Well, hang in there. I have a friend who lives in Missoula, and this last bit they say is the hardest to wait through, and cabin fever starts to creep in... but you can enjoy laying out the ropes and such and preparing as much as you can! Can't wait to hear of your first sailing trip of the season! Fair winds and liquid seas, as opposed to frozen ones!


----------



## SHays (Apr 24, 2007)

*Chrysler 22 update*








Well, this boat has turned out to be a pretty good choice for getting some sailing done. I learned that it is one of the designs that Halsey Herreshoff did for Chrysler in the late seventies. It is a design marvel below decks and sails very stable, although the boat needs a little bit of the keel deployed for pointing ability. It will sail with the keel all the way up, however, in relative stability. I will be working on some projects before putting it back on the water. First, lights so I can stay further out from the bank at night, then a mast raising system, which will involve some trailer modifications. I am going to attempt installing an electric brake winch which I will use to raise and lower the mast to replace the nailbiting crew that lifts the mast manually. Finally, I am going to have to find a better motor. It came with a little gamefisher, which I brought to a shop, had "reworked" then it would not even crank when on the water. I was then forced to navigate to and from the bank under sail alone, and this worked great for two out of three times. On the third return to shore, a puff of wind caught the boat and slammed us way farther onto the lightly sloping bank than I ever intended to go. It took three stout men, grunting and sweating like everything to push it back off the bank. I gotta find a good motor and I think I want to run controls into the cockpit, since the bow of the boat is so high. When I lean down to run the motor, I can't see ahead of me. After these modifications, dare I think of putting a hot shot paint job on it? I think it would look just awesome. Money is still kind of an issue, but at least we are getting some sailing done, and hope with trailer modifications for easier mast raising that I will get even more sailing done with my family this year.
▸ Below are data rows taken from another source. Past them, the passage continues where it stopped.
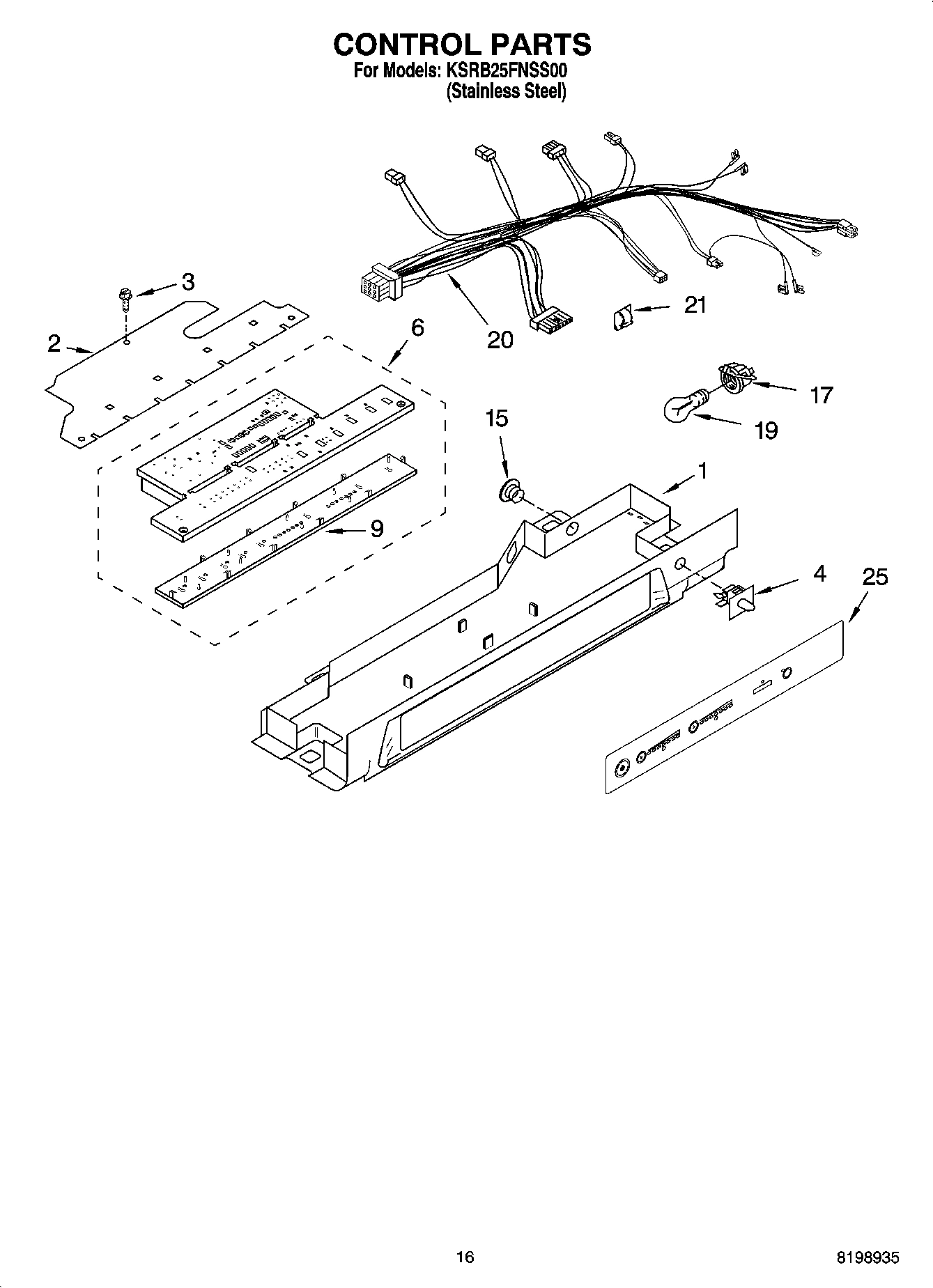 CONTROL PARTS
For Models: KSRB25FNSS00
(Stainless Steel)

3
2
6
20
21
17
19
15
1
9
4
25

16

8198935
Check out this great pic of gunkholing. I waded to the shore without getting my shorts wet. This is a happy story of a swing keel sailboat solving the sailing delimma for a family a little short on cash who lives in an area where there are not many boat slips due to hurricane damage from Ike. More updates later.


----------



## SHays (Apr 24, 2007)

One last thought on this thread for people searching for affordable pocket cruising sailboats. In my research for affordable sailing, I have found some boats I didn't even know existed. The Holder/Vagabond 17, (early/mid eighties) is a great little sailboat, and an Oday 192 or 19, also mid eighties) are worth consideration. Here is a great video of a Holder 17 that has been restored. YouTube - HV17 Remix narrated.m4v The world out there for trailer sailors is so much broader than I ever thought it would be.


----------



## camonett (Dec 9, 2008)

*Another Chrysler 22 owner*

I also have a Chrysler 22 swing keel boat (1978), but I am in central TX on Lake Stillhouse-Hollow. These 22s are good boats but not real easy to trailer and rig. It does weigh 3,000 pounds! Mine stays in a marina slip and removed once a year for maintenance and cleanup. A fun boat with lots of cabin room.
Carl
Temple, TX


----------



## deepwaterhorizon (Jun 18, 2010)

*monty 17' vs. sanibel 18'*

I really like the Sanibel, but I'm glad I chose the Monty. I have sail-camped her extensively. She can't be beached, but I have anchored her just off-shore, bow-to, in water shallow enough to make the wade a cinch. I've never considered the draft of the stub-keel an obstacle, and I believe the keel/centerboard configuration to be safer than a centerboard/drop-keel.


----------



## gbayfan (Aug 27, 2010)

*Nice Boat and Pics *

Steven,
Thanks for the nice writeup and pics. Glad your sleepless nights are over 
Looks like you made a great decision for your family. The boat has beautiful lines.
Am going through a similar decision process now, although I have decided on the boat....West Wight Potter 19. The trick is finding a used one in my part of the country.......
Bob


----------